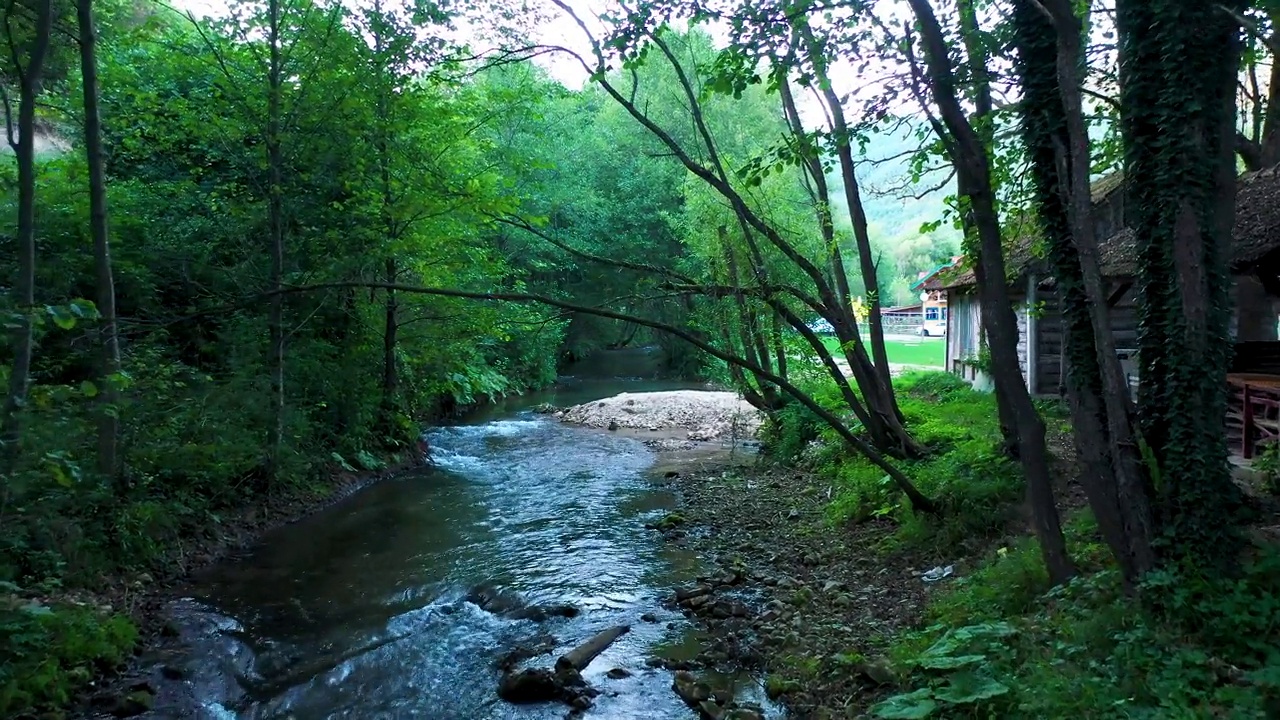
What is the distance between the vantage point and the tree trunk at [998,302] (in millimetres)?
5199

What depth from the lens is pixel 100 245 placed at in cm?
737

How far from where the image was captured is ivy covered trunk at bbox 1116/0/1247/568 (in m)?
4.26

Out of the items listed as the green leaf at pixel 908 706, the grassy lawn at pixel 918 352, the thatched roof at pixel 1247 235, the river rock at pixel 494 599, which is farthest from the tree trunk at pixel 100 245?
the grassy lawn at pixel 918 352

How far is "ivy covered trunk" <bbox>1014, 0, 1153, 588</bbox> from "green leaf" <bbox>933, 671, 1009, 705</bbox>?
1.20m

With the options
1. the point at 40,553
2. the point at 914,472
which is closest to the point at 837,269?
the point at 914,472

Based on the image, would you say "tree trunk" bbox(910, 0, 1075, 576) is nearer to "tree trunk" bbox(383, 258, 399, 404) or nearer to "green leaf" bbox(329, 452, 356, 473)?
"green leaf" bbox(329, 452, 356, 473)

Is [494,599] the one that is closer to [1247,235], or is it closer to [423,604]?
[423,604]

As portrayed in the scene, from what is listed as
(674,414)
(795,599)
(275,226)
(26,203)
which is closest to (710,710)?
(795,599)

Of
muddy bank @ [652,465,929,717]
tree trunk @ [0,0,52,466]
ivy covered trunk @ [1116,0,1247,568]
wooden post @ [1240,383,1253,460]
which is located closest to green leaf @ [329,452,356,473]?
muddy bank @ [652,465,929,717]

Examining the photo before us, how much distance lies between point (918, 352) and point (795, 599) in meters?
37.4

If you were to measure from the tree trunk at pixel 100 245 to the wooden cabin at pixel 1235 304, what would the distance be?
883cm

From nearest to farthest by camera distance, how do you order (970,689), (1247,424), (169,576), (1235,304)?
(970,689) < (1235,304) < (169,576) < (1247,424)

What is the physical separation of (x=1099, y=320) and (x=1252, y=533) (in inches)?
69.4

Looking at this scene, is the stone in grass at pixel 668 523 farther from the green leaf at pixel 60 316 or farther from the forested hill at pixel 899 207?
the green leaf at pixel 60 316
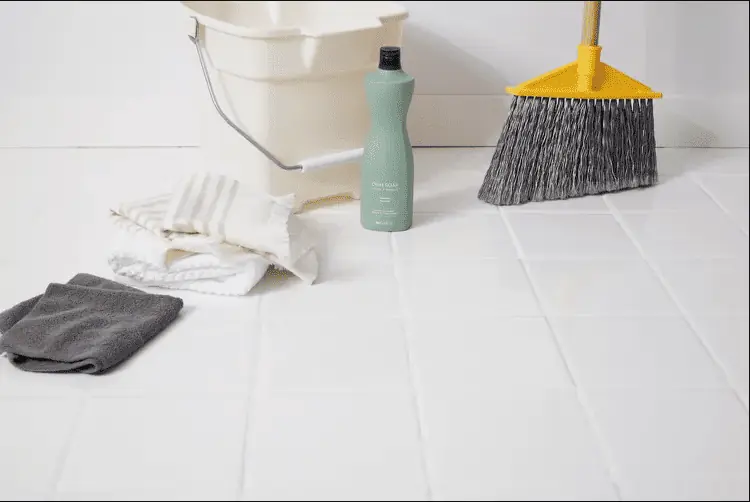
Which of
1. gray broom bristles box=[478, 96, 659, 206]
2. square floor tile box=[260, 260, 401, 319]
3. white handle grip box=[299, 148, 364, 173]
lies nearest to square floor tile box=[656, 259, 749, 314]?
gray broom bristles box=[478, 96, 659, 206]

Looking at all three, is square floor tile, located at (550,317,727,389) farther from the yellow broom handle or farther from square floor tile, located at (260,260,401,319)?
the yellow broom handle

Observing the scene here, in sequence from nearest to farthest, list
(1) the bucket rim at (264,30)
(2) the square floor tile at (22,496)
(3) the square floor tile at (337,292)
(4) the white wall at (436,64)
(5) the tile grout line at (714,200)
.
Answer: (2) the square floor tile at (22,496)
(3) the square floor tile at (337,292)
(1) the bucket rim at (264,30)
(5) the tile grout line at (714,200)
(4) the white wall at (436,64)

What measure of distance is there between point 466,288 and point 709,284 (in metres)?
0.35

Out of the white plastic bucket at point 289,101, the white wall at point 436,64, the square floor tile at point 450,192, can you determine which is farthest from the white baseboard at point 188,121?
the white plastic bucket at point 289,101

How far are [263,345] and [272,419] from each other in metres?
0.16

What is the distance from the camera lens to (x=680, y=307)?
4.29 ft

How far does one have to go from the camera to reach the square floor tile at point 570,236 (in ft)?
4.80

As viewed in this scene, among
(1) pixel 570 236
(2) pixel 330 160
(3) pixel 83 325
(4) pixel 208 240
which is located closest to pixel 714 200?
(1) pixel 570 236

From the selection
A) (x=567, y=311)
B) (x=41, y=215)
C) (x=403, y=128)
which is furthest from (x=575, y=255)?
(x=41, y=215)

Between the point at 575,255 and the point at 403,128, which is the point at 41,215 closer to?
the point at 403,128

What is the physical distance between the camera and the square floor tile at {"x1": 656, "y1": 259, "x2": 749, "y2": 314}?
51.6 inches

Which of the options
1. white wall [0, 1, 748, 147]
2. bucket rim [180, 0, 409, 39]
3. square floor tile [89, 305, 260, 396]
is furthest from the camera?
white wall [0, 1, 748, 147]

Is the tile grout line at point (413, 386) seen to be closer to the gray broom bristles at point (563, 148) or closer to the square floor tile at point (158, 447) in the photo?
the square floor tile at point (158, 447)

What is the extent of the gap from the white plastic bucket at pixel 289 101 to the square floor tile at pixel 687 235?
0.48 meters
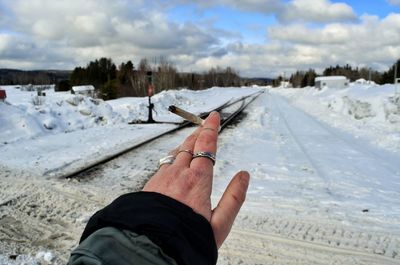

━━━━━━━━

### YOUR TASK
Can you reproduce every row above word for word, leaving out the pictures?

### FINISHED TASK
What is the distance between the vantage point and the tree trunk at [998,302] (in millimetres)?
5199

What depth from the lens is pixel 100 245 placed at in cm?
737

How far from where the image was captured is ivy covered trunk at bbox 1116/0/1247/568 (in m)?
4.26

Out of the items listed as the green leaf at pixel 908 706, the grassy lawn at pixel 918 352, the thatched roof at pixel 1247 235, the river rock at pixel 494 599, which is farthest from the tree trunk at pixel 100 245?
the grassy lawn at pixel 918 352

How far is "ivy covered trunk" <bbox>1014, 0, 1153, 588</bbox> from "green leaf" <bbox>933, 671, 1009, 705</bbox>?
1.20m

With the options
1. the point at 40,553
2. the point at 914,472
which is closest to the point at 837,269?
the point at 914,472

Based on the image, would you say "tree trunk" bbox(910, 0, 1075, 576) is nearer to "tree trunk" bbox(383, 258, 399, 404) or nearer to "green leaf" bbox(329, 452, 356, 473)?
"green leaf" bbox(329, 452, 356, 473)

Is [494,599] the one that is closer to [1247,235], or is it closer to [423,604]?
[423,604]

As portrayed in the scene, from what is listed as
(674,414)
(795,599)
(275,226)
(26,203)
which is closest to (710,710)?
(795,599)

Of
muddy bank @ [652,465,929,717]
tree trunk @ [0,0,52,466]
ivy covered trunk @ [1116,0,1247,568]
wooden post @ [1240,383,1253,460]
which is located closest to green leaf @ [329,452,356,473]?
muddy bank @ [652,465,929,717]

Examining the photo before us, how much distance lies between point (918, 352) and point (795, 599) in meters?
37.4

If you were to measure from the tree trunk at pixel 100 245 to the wooden cabin at pixel 1235 304, what would the distance be?
883cm

From nearest to farthest by camera distance, how do you order (970,689), (1247,424), (169,576), (1235,304)?
(970,689) < (1235,304) < (169,576) < (1247,424)

What is the physical separation of (x=1099, y=320) and (x=1252, y=533) (in inches)?
69.4

Looking at this scene, is the stone in grass at pixel 668 523 farther from the green leaf at pixel 60 316 or farther from the forested hill at pixel 899 207?
the green leaf at pixel 60 316
Which of
1. gray broom bristles box=[478, 96, 659, 206]
2. square floor tile box=[260, 260, 401, 319]
3. white handle grip box=[299, 148, 364, 173]
lies nearest to square floor tile box=[656, 259, 749, 314]?
gray broom bristles box=[478, 96, 659, 206]

Looking at all three, is square floor tile, located at (550,317,727,389) farther from the yellow broom handle or farther from square floor tile, located at (260,260,401,319)?
the yellow broom handle

Observing the scene here, in sequence from nearest to farthest, list
(1) the bucket rim at (264,30)
(2) the square floor tile at (22,496)
(3) the square floor tile at (337,292)
(4) the white wall at (436,64)
(5) the tile grout line at (714,200)
.
Answer: (2) the square floor tile at (22,496)
(3) the square floor tile at (337,292)
(1) the bucket rim at (264,30)
(5) the tile grout line at (714,200)
(4) the white wall at (436,64)

What measure of distance is there between point 466,288 and point 709,284 (in metres)?
0.35

Out of the white plastic bucket at point 289,101, the white wall at point 436,64, the square floor tile at point 450,192, can you determine which is farthest from the white baseboard at point 188,121?
the white plastic bucket at point 289,101

How far are [263,345] and [272,419] from each other in metres?
0.16

What is the distance from the camera lens to (x=680, y=307)?
4.29 ft

How far does one have to go from the camera to reach the square floor tile at point 570,236 (in ft)?
4.80

As viewed in this scene, among
(1) pixel 570 236
(2) pixel 330 160
(3) pixel 83 325
(4) pixel 208 240
which is located closest to pixel 714 200?
(1) pixel 570 236

From the selection
A) (x=567, y=311)
B) (x=41, y=215)
C) (x=403, y=128)
which is furthest from (x=575, y=255)?
(x=41, y=215)

Between the point at 575,255 and the point at 403,128, which is the point at 41,215 closer to?
the point at 403,128

What is the physical distance between the camera and the square floor tile at {"x1": 656, "y1": 259, "x2": 749, "y2": 314}?
51.6 inches

Which of the options
1. white wall [0, 1, 748, 147]
2. bucket rim [180, 0, 409, 39]
3. square floor tile [89, 305, 260, 396]
is furthest from the camera?
white wall [0, 1, 748, 147]

Is the tile grout line at point (413, 386) seen to be closer to the gray broom bristles at point (563, 148) or closer to the square floor tile at point (158, 447) in the photo?
the square floor tile at point (158, 447)

What is the extent of the gap from the white plastic bucket at pixel 289 101 to the square floor tile at pixel 687 235?
0.48 meters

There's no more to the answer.